Data Classification Trends To Keep in Mind in 2018
This article was co-written by Kris Lahiri, Data Protection Officer and Dawid Balut, Egnyte Architect.
There are quite a few data challenges and trends we’ll see in 2018 and years to come. We’re producing and consuming more content than ever before. And we don’t see it slowing down anytime soon which is a good thing because this often means we’re innovating and producing a great deal of creative work.
- We must manage data volumes growing at a very fast pace. Data classification challenges at this scale are fairly new. If you’re a company that’s processing large datasets coming from hundreds to thousands of sources, you can’t reliably do it manually. Manually doesn’t work because it won’t scale, and in some cases doing it manually may be a privacy violation. When GDPR takes effect on May 25th, privacy violations will translate into much bigger consequences than the ones companies are used to. That’s the reason why we should work on building highly secure and well performing autonomic systems which can operate efficiently without human access to the data.
- Companies have a hard time identifying all the places where they process and store their data. This means they can’t reliably assess and classify it. Some companies don’t take into consideration legacy datasets which not only spoils the statistical analysis but also leaves unsecured data behind. Assets inventory is a never-ending problem of the security industry and data classification follows the patterns we’re used to seeing in other fields of information security for decades. As companies and their data volumes grow, we can see it becoming an increasingly severe problem, especially under the GDPR which in many cases doesn’t allow businesses to store data that is not being used for a specific purpose.
- We need sophisticated machine learning and big data analytics to come into play given the needs for data analysis and operating on anonymized data sets. Sadly, that’s easy to get wrong, and with data protection, it doesn’t matter how many files you got right because it takes one improperly secured file to compromise and fail the customer. That’s why it’s recommended for most companies to use a trusted vendor who can help get it right from the beginning. The future of data classification lies in the hands of companies that can competently put machine learning and artificial intelligence to use. Implementing practical solutions using machine learning on an enterprise level is complicated, and it requires a staff that is highly competent in developing data processing platforms.

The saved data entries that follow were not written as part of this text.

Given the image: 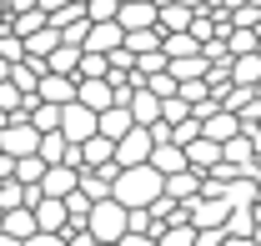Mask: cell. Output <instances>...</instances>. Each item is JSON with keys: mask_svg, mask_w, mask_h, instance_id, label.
I'll list each match as a JSON object with an SVG mask.
<instances>
[{"mask_svg": "<svg viewBox=\"0 0 261 246\" xmlns=\"http://www.w3.org/2000/svg\"><path fill=\"white\" fill-rule=\"evenodd\" d=\"M201 131H206L211 141H221V146H226L231 136H241L246 126H241V116H236V111H226V106H216L211 116H201Z\"/></svg>", "mask_w": 261, "mask_h": 246, "instance_id": "10", "label": "cell"}, {"mask_svg": "<svg viewBox=\"0 0 261 246\" xmlns=\"http://www.w3.org/2000/svg\"><path fill=\"white\" fill-rule=\"evenodd\" d=\"M166 61H171V56H166L161 45H156V51H141V56H136V70H141V81H146V76H156V70H166Z\"/></svg>", "mask_w": 261, "mask_h": 246, "instance_id": "28", "label": "cell"}, {"mask_svg": "<svg viewBox=\"0 0 261 246\" xmlns=\"http://www.w3.org/2000/svg\"><path fill=\"white\" fill-rule=\"evenodd\" d=\"M0 151H10L15 161H20V156H31V151H40V131L31 126L25 111H15V116L5 121V131H0Z\"/></svg>", "mask_w": 261, "mask_h": 246, "instance_id": "3", "label": "cell"}, {"mask_svg": "<svg viewBox=\"0 0 261 246\" xmlns=\"http://www.w3.org/2000/svg\"><path fill=\"white\" fill-rule=\"evenodd\" d=\"M86 15L91 20H116L121 15V0H86Z\"/></svg>", "mask_w": 261, "mask_h": 246, "instance_id": "31", "label": "cell"}, {"mask_svg": "<svg viewBox=\"0 0 261 246\" xmlns=\"http://www.w3.org/2000/svg\"><path fill=\"white\" fill-rule=\"evenodd\" d=\"M81 56H86V45H75V40H61V45L45 56V65H50V70H61V76H75V70H81Z\"/></svg>", "mask_w": 261, "mask_h": 246, "instance_id": "18", "label": "cell"}, {"mask_svg": "<svg viewBox=\"0 0 261 246\" xmlns=\"http://www.w3.org/2000/svg\"><path fill=\"white\" fill-rule=\"evenodd\" d=\"M256 51H261V45H256Z\"/></svg>", "mask_w": 261, "mask_h": 246, "instance_id": "42", "label": "cell"}, {"mask_svg": "<svg viewBox=\"0 0 261 246\" xmlns=\"http://www.w3.org/2000/svg\"><path fill=\"white\" fill-rule=\"evenodd\" d=\"M81 191H86L91 201H100V196H111V176H106V171H81Z\"/></svg>", "mask_w": 261, "mask_h": 246, "instance_id": "27", "label": "cell"}, {"mask_svg": "<svg viewBox=\"0 0 261 246\" xmlns=\"http://www.w3.org/2000/svg\"><path fill=\"white\" fill-rule=\"evenodd\" d=\"M191 5H181V0H166L161 5V15H156V26H161V31H191Z\"/></svg>", "mask_w": 261, "mask_h": 246, "instance_id": "21", "label": "cell"}, {"mask_svg": "<svg viewBox=\"0 0 261 246\" xmlns=\"http://www.w3.org/2000/svg\"><path fill=\"white\" fill-rule=\"evenodd\" d=\"M0 226H5V206H0Z\"/></svg>", "mask_w": 261, "mask_h": 246, "instance_id": "39", "label": "cell"}, {"mask_svg": "<svg viewBox=\"0 0 261 246\" xmlns=\"http://www.w3.org/2000/svg\"><path fill=\"white\" fill-rule=\"evenodd\" d=\"M5 231L25 241V236L35 231V206H10V211H5Z\"/></svg>", "mask_w": 261, "mask_h": 246, "instance_id": "24", "label": "cell"}, {"mask_svg": "<svg viewBox=\"0 0 261 246\" xmlns=\"http://www.w3.org/2000/svg\"><path fill=\"white\" fill-rule=\"evenodd\" d=\"M161 246H196V226L191 221H166Z\"/></svg>", "mask_w": 261, "mask_h": 246, "instance_id": "26", "label": "cell"}, {"mask_svg": "<svg viewBox=\"0 0 261 246\" xmlns=\"http://www.w3.org/2000/svg\"><path fill=\"white\" fill-rule=\"evenodd\" d=\"M151 166H156L161 176H176V171H186L191 161H186V146H176V141H156V146H151Z\"/></svg>", "mask_w": 261, "mask_h": 246, "instance_id": "14", "label": "cell"}, {"mask_svg": "<svg viewBox=\"0 0 261 246\" xmlns=\"http://www.w3.org/2000/svg\"><path fill=\"white\" fill-rule=\"evenodd\" d=\"M226 216H231V201L226 196H191L186 201V221H191L196 231H206V226H226Z\"/></svg>", "mask_w": 261, "mask_h": 246, "instance_id": "5", "label": "cell"}, {"mask_svg": "<svg viewBox=\"0 0 261 246\" xmlns=\"http://www.w3.org/2000/svg\"><path fill=\"white\" fill-rule=\"evenodd\" d=\"M40 5H45V15H50V10H61V5H70V0H40Z\"/></svg>", "mask_w": 261, "mask_h": 246, "instance_id": "36", "label": "cell"}, {"mask_svg": "<svg viewBox=\"0 0 261 246\" xmlns=\"http://www.w3.org/2000/svg\"><path fill=\"white\" fill-rule=\"evenodd\" d=\"M45 166H50V161H45L40 151H31V156H20V161H15V176H20L25 186H40V176H45Z\"/></svg>", "mask_w": 261, "mask_h": 246, "instance_id": "25", "label": "cell"}, {"mask_svg": "<svg viewBox=\"0 0 261 246\" xmlns=\"http://www.w3.org/2000/svg\"><path fill=\"white\" fill-rule=\"evenodd\" d=\"M35 226L40 231H65L70 226V211H65L61 196H35Z\"/></svg>", "mask_w": 261, "mask_h": 246, "instance_id": "12", "label": "cell"}, {"mask_svg": "<svg viewBox=\"0 0 261 246\" xmlns=\"http://www.w3.org/2000/svg\"><path fill=\"white\" fill-rule=\"evenodd\" d=\"M75 101H86L91 111H106V106H116V86H111V76H86Z\"/></svg>", "mask_w": 261, "mask_h": 246, "instance_id": "13", "label": "cell"}, {"mask_svg": "<svg viewBox=\"0 0 261 246\" xmlns=\"http://www.w3.org/2000/svg\"><path fill=\"white\" fill-rule=\"evenodd\" d=\"M25 246H65V231H40L35 226L31 236H25Z\"/></svg>", "mask_w": 261, "mask_h": 246, "instance_id": "32", "label": "cell"}, {"mask_svg": "<svg viewBox=\"0 0 261 246\" xmlns=\"http://www.w3.org/2000/svg\"><path fill=\"white\" fill-rule=\"evenodd\" d=\"M25 116H31L35 131H61V106H56V101H35Z\"/></svg>", "mask_w": 261, "mask_h": 246, "instance_id": "22", "label": "cell"}, {"mask_svg": "<svg viewBox=\"0 0 261 246\" xmlns=\"http://www.w3.org/2000/svg\"><path fill=\"white\" fill-rule=\"evenodd\" d=\"M106 61H111V70H136V51L121 40V45H111V51H106Z\"/></svg>", "mask_w": 261, "mask_h": 246, "instance_id": "30", "label": "cell"}, {"mask_svg": "<svg viewBox=\"0 0 261 246\" xmlns=\"http://www.w3.org/2000/svg\"><path fill=\"white\" fill-rule=\"evenodd\" d=\"M156 15H161V5H156V0H126L116 20H121L126 31H141V26H156Z\"/></svg>", "mask_w": 261, "mask_h": 246, "instance_id": "16", "label": "cell"}, {"mask_svg": "<svg viewBox=\"0 0 261 246\" xmlns=\"http://www.w3.org/2000/svg\"><path fill=\"white\" fill-rule=\"evenodd\" d=\"M86 226L96 231L100 246H111V241H121V236L130 231V206L116 201V196H100L96 206H91V221H86Z\"/></svg>", "mask_w": 261, "mask_h": 246, "instance_id": "2", "label": "cell"}, {"mask_svg": "<svg viewBox=\"0 0 261 246\" xmlns=\"http://www.w3.org/2000/svg\"><path fill=\"white\" fill-rule=\"evenodd\" d=\"M186 161H191V166L201 171V176H211V171L221 166V141H211V136L201 131V136H196L191 146H186Z\"/></svg>", "mask_w": 261, "mask_h": 246, "instance_id": "11", "label": "cell"}, {"mask_svg": "<svg viewBox=\"0 0 261 246\" xmlns=\"http://www.w3.org/2000/svg\"><path fill=\"white\" fill-rule=\"evenodd\" d=\"M126 40V26L121 20H91V35H86V51H111V45H121Z\"/></svg>", "mask_w": 261, "mask_h": 246, "instance_id": "15", "label": "cell"}, {"mask_svg": "<svg viewBox=\"0 0 261 246\" xmlns=\"http://www.w3.org/2000/svg\"><path fill=\"white\" fill-rule=\"evenodd\" d=\"M256 95H261V81H256Z\"/></svg>", "mask_w": 261, "mask_h": 246, "instance_id": "40", "label": "cell"}, {"mask_svg": "<svg viewBox=\"0 0 261 246\" xmlns=\"http://www.w3.org/2000/svg\"><path fill=\"white\" fill-rule=\"evenodd\" d=\"M121 246H161V236H151V231H126Z\"/></svg>", "mask_w": 261, "mask_h": 246, "instance_id": "33", "label": "cell"}, {"mask_svg": "<svg viewBox=\"0 0 261 246\" xmlns=\"http://www.w3.org/2000/svg\"><path fill=\"white\" fill-rule=\"evenodd\" d=\"M181 5H191V10H201V5H206V0H181Z\"/></svg>", "mask_w": 261, "mask_h": 246, "instance_id": "38", "label": "cell"}, {"mask_svg": "<svg viewBox=\"0 0 261 246\" xmlns=\"http://www.w3.org/2000/svg\"><path fill=\"white\" fill-rule=\"evenodd\" d=\"M81 186V166H70V161H50L45 166V176H40V196H70Z\"/></svg>", "mask_w": 261, "mask_h": 246, "instance_id": "6", "label": "cell"}, {"mask_svg": "<svg viewBox=\"0 0 261 246\" xmlns=\"http://www.w3.org/2000/svg\"><path fill=\"white\" fill-rule=\"evenodd\" d=\"M35 91H40V101H56V106H70V101L81 95V76H61V70H45Z\"/></svg>", "mask_w": 261, "mask_h": 246, "instance_id": "8", "label": "cell"}, {"mask_svg": "<svg viewBox=\"0 0 261 246\" xmlns=\"http://www.w3.org/2000/svg\"><path fill=\"white\" fill-rule=\"evenodd\" d=\"M221 246H256V241H251V236H236V231H226V236H221Z\"/></svg>", "mask_w": 261, "mask_h": 246, "instance_id": "34", "label": "cell"}, {"mask_svg": "<svg viewBox=\"0 0 261 246\" xmlns=\"http://www.w3.org/2000/svg\"><path fill=\"white\" fill-rule=\"evenodd\" d=\"M161 191H166V176L151 166V161H141V166H121L116 181H111V196L126 201V206H151Z\"/></svg>", "mask_w": 261, "mask_h": 246, "instance_id": "1", "label": "cell"}, {"mask_svg": "<svg viewBox=\"0 0 261 246\" xmlns=\"http://www.w3.org/2000/svg\"><path fill=\"white\" fill-rule=\"evenodd\" d=\"M10 65H15V61H5V56H0V81H10Z\"/></svg>", "mask_w": 261, "mask_h": 246, "instance_id": "37", "label": "cell"}, {"mask_svg": "<svg viewBox=\"0 0 261 246\" xmlns=\"http://www.w3.org/2000/svg\"><path fill=\"white\" fill-rule=\"evenodd\" d=\"M151 146H156L151 131H146V126H130L126 136L116 141V161H121V166H141V161H151Z\"/></svg>", "mask_w": 261, "mask_h": 246, "instance_id": "7", "label": "cell"}, {"mask_svg": "<svg viewBox=\"0 0 261 246\" xmlns=\"http://www.w3.org/2000/svg\"><path fill=\"white\" fill-rule=\"evenodd\" d=\"M130 126H136V116H130L126 101H116V106H106V111H100V136H111V141H121Z\"/></svg>", "mask_w": 261, "mask_h": 246, "instance_id": "17", "label": "cell"}, {"mask_svg": "<svg viewBox=\"0 0 261 246\" xmlns=\"http://www.w3.org/2000/svg\"><path fill=\"white\" fill-rule=\"evenodd\" d=\"M261 81V51L231 56V86H256Z\"/></svg>", "mask_w": 261, "mask_h": 246, "instance_id": "20", "label": "cell"}, {"mask_svg": "<svg viewBox=\"0 0 261 246\" xmlns=\"http://www.w3.org/2000/svg\"><path fill=\"white\" fill-rule=\"evenodd\" d=\"M121 5H126V0H121Z\"/></svg>", "mask_w": 261, "mask_h": 246, "instance_id": "41", "label": "cell"}, {"mask_svg": "<svg viewBox=\"0 0 261 246\" xmlns=\"http://www.w3.org/2000/svg\"><path fill=\"white\" fill-rule=\"evenodd\" d=\"M0 111H10V116L25 111V91H20L15 81H0Z\"/></svg>", "mask_w": 261, "mask_h": 246, "instance_id": "29", "label": "cell"}, {"mask_svg": "<svg viewBox=\"0 0 261 246\" xmlns=\"http://www.w3.org/2000/svg\"><path fill=\"white\" fill-rule=\"evenodd\" d=\"M0 246H25V241H20V236H10V231L0 226Z\"/></svg>", "mask_w": 261, "mask_h": 246, "instance_id": "35", "label": "cell"}, {"mask_svg": "<svg viewBox=\"0 0 261 246\" xmlns=\"http://www.w3.org/2000/svg\"><path fill=\"white\" fill-rule=\"evenodd\" d=\"M201 186H206V176H201L196 166H186V171H176V176H166V191H171L176 201H191V196H201Z\"/></svg>", "mask_w": 261, "mask_h": 246, "instance_id": "19", "label": "cell"}, {"mask_svg": "<svg viewBox=\"0 0 261 246\" xmlns=\"http://www.w3.org/2000/svg\"><path fill=\"white\" fill-rule=\"evenodd\" d=\"M56 45H61V31L56 26H40V31L25 35V56H50Z\"/></svg>", "mask_w": 261, "mask_h": 246, "instance_id": "23", "label": "cell"}, {"mask_svg": "<svg viewBox=\"0 0 261 246\" xmlns=\"http://www.w3.org/2000/svg\"><path fill=\"white\" fill-rule=\"evenodd\" d=\"M100 166H121V161H116V141L96 131L91 141H81V171H100Z\"/></svg>", "mask_w": 261, "mask_h": 246, "instance_id": "9", "label": "cell"}, {"mask_svg": "<svg viewBox=\"0 0 261 246\" xmlns=\"http://www.w3.org/2000/svg\"><path fill=\"white\" fill-rule=\"evenodd\" d=\"M61 131H65V141H91L100 131V111H91L86 101H70V106H61Z\"/></svg>", "mask_w": 261, "mask_h": 246, "instance_id": "4", "label": "cell"}]
</instances>
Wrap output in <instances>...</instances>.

- New regulations enforce data processing from companies have a higher level of security - which creates a demand for new types of auditing and monitoring tools as well as diligent security assessment to ensure there is no place where a user’s privacy is being violated. It also creates a need for modification of existing data classification mechanisms and algorithms that need to be now adjusted to comply with new data security standards as those imposed by GDPR. These systems must be able to encrypt, backup, and process the data with respect to the preservation of privacy while storing them in the appropriate data silos with safety controls.
We can definitely see more companies starting to realize the need to help corporations specialize in building sophisticated data classification solutions. Most companies should not offload unrealistic expectations to their IT teams and not expect them to develop improbable solutions. It's impractical to have demanding expectations for in-house that require immense manpower which big software companies possess and take years to develop and work out.